Take some of that sesame seed oil and a generous pat of butter, and stick those in your pan. This is about what I use.
Time to cook that bitch!
You want to nuke this sucker at your highest possible heat setting. I love my gas stove for this, seriously. Keep a very close eye on it while you are melting your butter and heating your oil, though. Both butter and sesame oil have very low burn temps. You pretty much want to toss your veggies in there as soon as you see the butter start bubbling and fizzing.
When you dump in the veggies, it will look somthing like this!
From here on out, DO NOT LEAVE YOUR PAN UNATTENDED!
Things happen very quickly here. It may not seem like it, but I guarantee if you leave to go to the bathroom, you're going to come back to sad, black, broccoli.
After you toss your veggies in, let it rest for about half a min, then start stirring it occassionally and moving things around. You want to keep going until the onions start changing. Once they become sort of translucent, you'll be ready for the chicken. Flash makes it hard to see, but it's kind of cooked here!

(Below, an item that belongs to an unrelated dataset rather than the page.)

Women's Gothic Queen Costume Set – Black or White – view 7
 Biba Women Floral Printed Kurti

When I add the chicken, I like to make a little hole in the middle of the veggies. I stir everything really well and move the veggies out to the sides, and leave the glorious middle portion for the chicken. You should have more than enough room to spread everything around in there with one even layer of chicken.
If you are marinating an entire package at once, reserve half for your second stir-fry, or your second-day fried rice.

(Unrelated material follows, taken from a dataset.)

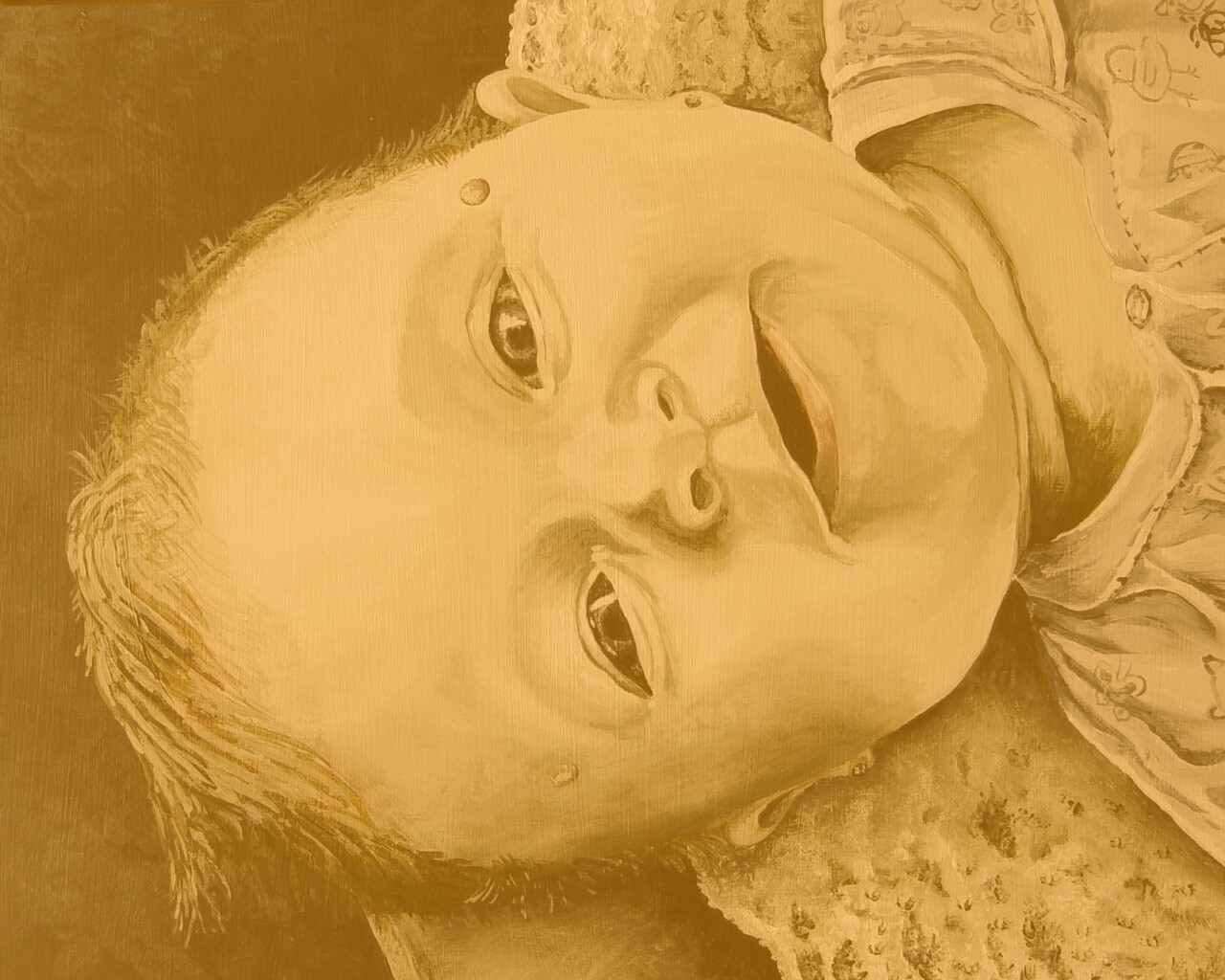 Портрет ребёнка обои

Raw chicken looks like this!!
You cook it like this until the chicken is browned on the bottom. If you know fuckall about cooking, just keep an eye on it until you see the chicken start to turn white on the sides. It'll look like a magic technicolor shirt creeping up from the bottom up!
During this time, while the chicken is in the middle and the veggies are on the outside, your veggies are in mortal danger. It's a good idea to pick up the pan and slide it quickly towards and away from yourself to shake things a little bit. Don't try any of that fancy "Toss it up in the air" crap, or your floor will be getting most of your dinner. Unless, of course, you're good at that. Then be my guest.

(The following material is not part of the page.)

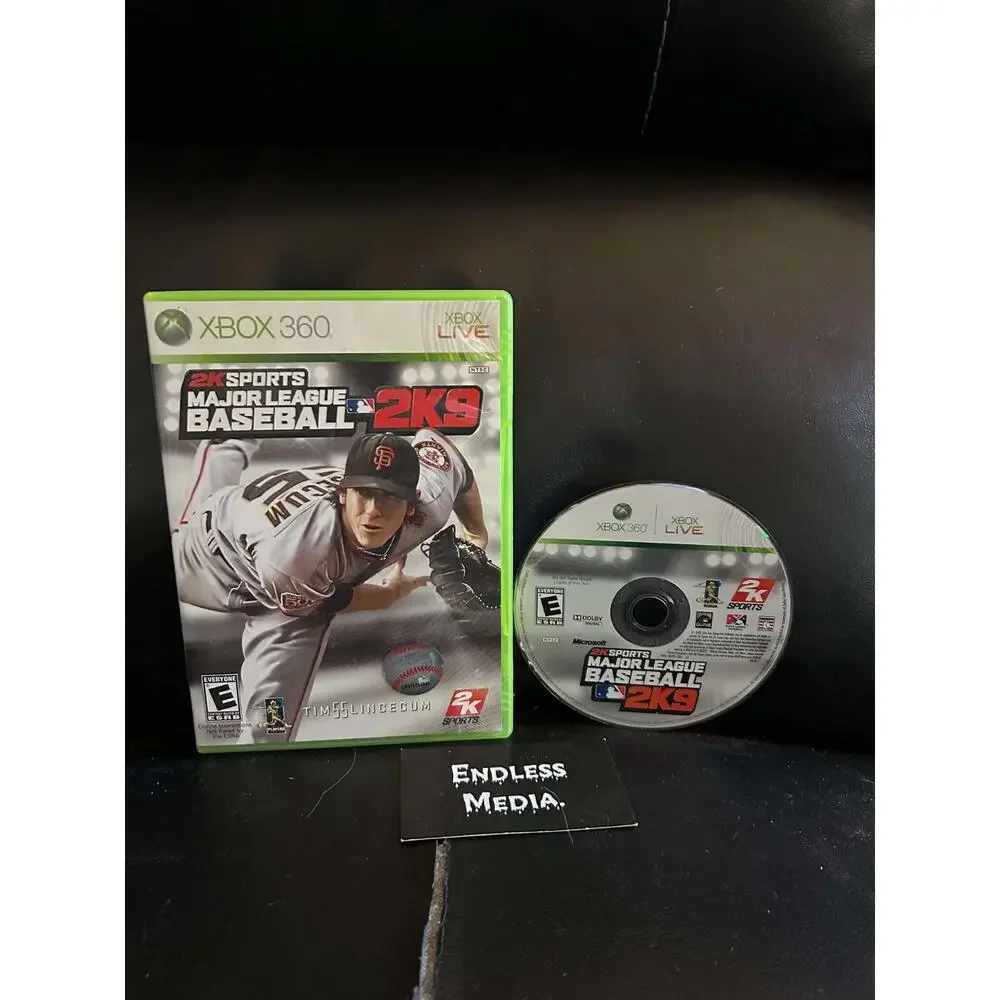 Major League Baseball 2K9 Microsoft Xbox 360 Item and Box Video Game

You want to shake it like that once or twice to keep the veggies and chicken from sticking to the bottom. Once the color comes up, you're ready to flip the chicken over and introduce it to it's freinds.
At this point, you're almost done. Your dish will be done when the chicken is cooked all the way through. You're still in a dangerous position, though, since you're working with very high heat and broccoli that can potentially be very sad. Make sure that you're mixing/shaking/moving your food around often. Hey! I think I know why it's called stir-fry now!
Again, if you know fuckall about cooking, you're going to have a hard time figuring out when your chicken is done. If you flipped it when I told you, it wont' take very long, but you're best off breaking a few little peices in half and making sure there is ABSOLUTELY NO PINK If you think maybe you see pink but you really can't tell, it's ok to cook it a few min longer, as long as you're stirring things up well and keeping things from burning.
When the chicken is done, it's time to eat!
Let people go nuts with the rice and the stir fry, but don't let them leave the kitchen until you get a chance to shake a few sprinkles of sesame seeds on there. NOM NOM NOM
This recipie feeds 2 starving people, or 3 not-starving people. If you bought 3 broccoli crowns and marinated all your chicken, you have enough for another meal the same size the next day!
Or you could be totally lazy and go to the Asian market, buy some fried rice mix (MSG yay!) and make awesome fried rice! It's super easy, too. you just take some peanut oil in your big pan, heat it up, dump in your leftover chicken and some onion, and brown it. When you flip the chicken, push it to one side and scramble 1-2 eggs in the other side. Mix it all together, dump your rice in, heat it for another 5 min (stirring constantly) and then dump the packet of fried rice flavoring in. Cook that for another 2-3 min, and it tastes like you did so much more work than you really did. It's awesome.